AGAINST the background of more than 49 million cyber attack attempts in Jamaica last year, up from the 12 million recorded in 2022, the Government is moving to develop a new cyber security law.

Minister with responsibility for science, technology and special projects Dr Andrew Wheatley made the announcement in the House of Representatives on Tuesday during his contribution to the sectoral debate.

Wheatley also announced the establishment of a National Cybersecurity Coordination and Assurance Council (NCCAC) to serve as the central coordination and delivery authority for Jamaica’s national cybersecurity posture.

“NCCAC is lean and time-bound, a 24-month mandate housed within the Office of the Prime Minister reporting through me to the prime minister,” Wheatley said.

“It is not a new bureaucracy. It is the engine of coherence.
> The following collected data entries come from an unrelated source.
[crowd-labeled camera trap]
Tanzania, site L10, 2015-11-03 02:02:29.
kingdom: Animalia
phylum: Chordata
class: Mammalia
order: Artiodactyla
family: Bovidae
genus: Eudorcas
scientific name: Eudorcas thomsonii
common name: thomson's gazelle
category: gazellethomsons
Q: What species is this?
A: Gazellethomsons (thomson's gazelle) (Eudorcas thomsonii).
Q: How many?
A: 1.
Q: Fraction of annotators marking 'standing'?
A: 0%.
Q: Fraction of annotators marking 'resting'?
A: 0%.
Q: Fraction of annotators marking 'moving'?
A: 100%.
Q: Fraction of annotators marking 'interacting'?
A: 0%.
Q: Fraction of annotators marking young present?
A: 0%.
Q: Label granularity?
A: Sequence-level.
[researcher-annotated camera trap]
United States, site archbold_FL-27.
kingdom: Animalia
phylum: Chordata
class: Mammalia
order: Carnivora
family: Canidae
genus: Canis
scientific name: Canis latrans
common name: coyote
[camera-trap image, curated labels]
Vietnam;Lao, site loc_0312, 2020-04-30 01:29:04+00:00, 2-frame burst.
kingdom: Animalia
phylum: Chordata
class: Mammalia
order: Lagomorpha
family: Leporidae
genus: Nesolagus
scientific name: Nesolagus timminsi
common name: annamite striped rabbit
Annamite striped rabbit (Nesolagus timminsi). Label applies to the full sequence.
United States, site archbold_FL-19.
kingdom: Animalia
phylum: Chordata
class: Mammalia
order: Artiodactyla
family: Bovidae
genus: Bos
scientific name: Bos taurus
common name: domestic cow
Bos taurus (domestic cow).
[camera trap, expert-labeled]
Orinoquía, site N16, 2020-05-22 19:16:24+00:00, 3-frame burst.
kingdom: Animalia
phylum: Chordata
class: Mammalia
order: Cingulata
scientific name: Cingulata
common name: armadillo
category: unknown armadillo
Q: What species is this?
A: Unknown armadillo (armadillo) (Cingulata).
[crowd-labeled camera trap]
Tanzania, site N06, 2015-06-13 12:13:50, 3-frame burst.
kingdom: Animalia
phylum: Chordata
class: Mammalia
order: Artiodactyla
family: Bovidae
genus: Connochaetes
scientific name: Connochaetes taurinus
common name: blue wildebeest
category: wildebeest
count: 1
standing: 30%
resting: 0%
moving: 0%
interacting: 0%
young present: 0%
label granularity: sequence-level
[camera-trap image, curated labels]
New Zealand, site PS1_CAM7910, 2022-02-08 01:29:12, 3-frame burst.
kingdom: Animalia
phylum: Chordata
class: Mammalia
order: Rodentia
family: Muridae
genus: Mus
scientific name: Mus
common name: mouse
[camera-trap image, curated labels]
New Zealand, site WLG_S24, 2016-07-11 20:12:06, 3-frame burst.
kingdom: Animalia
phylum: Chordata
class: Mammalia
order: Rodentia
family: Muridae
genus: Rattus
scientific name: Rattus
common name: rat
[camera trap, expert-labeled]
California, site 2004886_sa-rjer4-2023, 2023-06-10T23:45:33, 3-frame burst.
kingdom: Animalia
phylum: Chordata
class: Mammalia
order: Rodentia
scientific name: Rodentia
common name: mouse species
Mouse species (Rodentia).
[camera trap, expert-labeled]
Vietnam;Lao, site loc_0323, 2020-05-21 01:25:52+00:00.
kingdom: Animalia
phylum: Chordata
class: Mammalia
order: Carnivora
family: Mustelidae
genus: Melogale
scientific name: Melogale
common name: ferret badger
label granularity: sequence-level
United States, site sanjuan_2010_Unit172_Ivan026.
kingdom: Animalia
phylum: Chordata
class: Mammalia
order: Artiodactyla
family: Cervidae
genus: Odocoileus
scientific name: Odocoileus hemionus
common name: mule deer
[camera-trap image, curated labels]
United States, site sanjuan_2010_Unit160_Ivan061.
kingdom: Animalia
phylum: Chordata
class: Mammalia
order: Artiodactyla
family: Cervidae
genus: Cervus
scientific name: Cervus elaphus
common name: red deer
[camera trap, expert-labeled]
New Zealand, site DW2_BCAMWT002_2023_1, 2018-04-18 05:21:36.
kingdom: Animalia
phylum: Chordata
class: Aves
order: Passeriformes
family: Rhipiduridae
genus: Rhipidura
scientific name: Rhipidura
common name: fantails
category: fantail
Its specific mandate is to take every cybersecurity asset Jamaica already possesses — every standard, every plan, every unit, every dollar of investment — and convert them into a coordinated, accountable, measurable national capability,” added Wheatley.

He told the House that the groundwork for the new cybersecurity law has been laid, and reminded that in July 2024 a comprehensive legislative drafting instructions matrix for Jamaica’s Cybersecurity Act was completed, it being one of six documents produced to strengthen Jamaica’s national cybersecurity ecosystem in preparation for the Inter-American Development Bank (IDB) and the United States Agency for International Development (USAID) investment programme.

Wheatley said a cybersecurity policy and legislative gap assessment will be completed within the first four months of the new national governance framework, drafting instructions will be finalised by month six, while Cabinet submissions on the full legislative package are targeted for months nine through 12.

Among other things, the new law will establish the National Cybersecurity Directorate in statute, giving Jamaica’s permanent cybersecurity authority a legal foundation that Wheatley said “no future change in Administration can quietly dismantle”.

According to the technology minister, it will create a formal framework for designating and protecting critical information infrastructure — the systems whose failure would cause serious harm to national life, energy, banking, telecommunications, health, and government.

“It will mandate minimum cybersecurity standards across regulated sectors, with the authority to enforce compliance. It will create clear obligations for incident reporting, responsible disclosure of vulnerabilities, and the regulation of cybersecurity service providers operating in Jamaica,” he said.

Regarding the near 50 million cyber attack attempts in 2025, Wheatley noted that critical government systems and institutions have been targeted. He reminded that a data breach on a major government digital platform exposed the personal information of hundreds of thousands of Jamaicans.

“These are not warnings, these are results,” he said.

The minister shared that a 2012 assessment of Jamaica’s cyber maturity rated the country at just 40 per cent of the maximum score. This, he said, “contrasts with the regional leader who is at 70 per cent. The gap is real, it is structural and it must be closed”.

Wheatley noted that the Government has been responding and has already completed the Jamaica Cyber Security Standards Framework. Additionally, the National Cyber Instant Response Plan has been tested and ready. With US$10 million secured through the Strengthening Cyber Security in Jamaica Project, which is backed by the IDB and USAID, the project is approved and ready for deployment through 2029.

Meanwhile, Wheatley said the Administration is about to embark on its third cybersecurity strategy, after the 2021-2025 plan expired. It replaces the 2015 plan and, as noted by the minister, “has served Jamaica well”. He said the strategy built on the five strategic goals — to protect, deter, build, partner, and govern — must evolve, especially since the current threat landscape is not the same as it was in 2021.

“Artificial intelligence is now being weaponised by attackers; supply chain compromise has become the primary concern of large organisations globally; critical information infrastructure protection has moved from aspiration to operational necessity,” he said.

“Hurricane Melissa reminded us that cybersecurity and resilience are not separate disciplines — they are one,” Wheatley argued.

He assured the House that Jamaica is committed to entering its third National Cyber Security Strategy cycle built on stronger foundations, clear governance, and a permanent national cybersecurity directorate at the helm.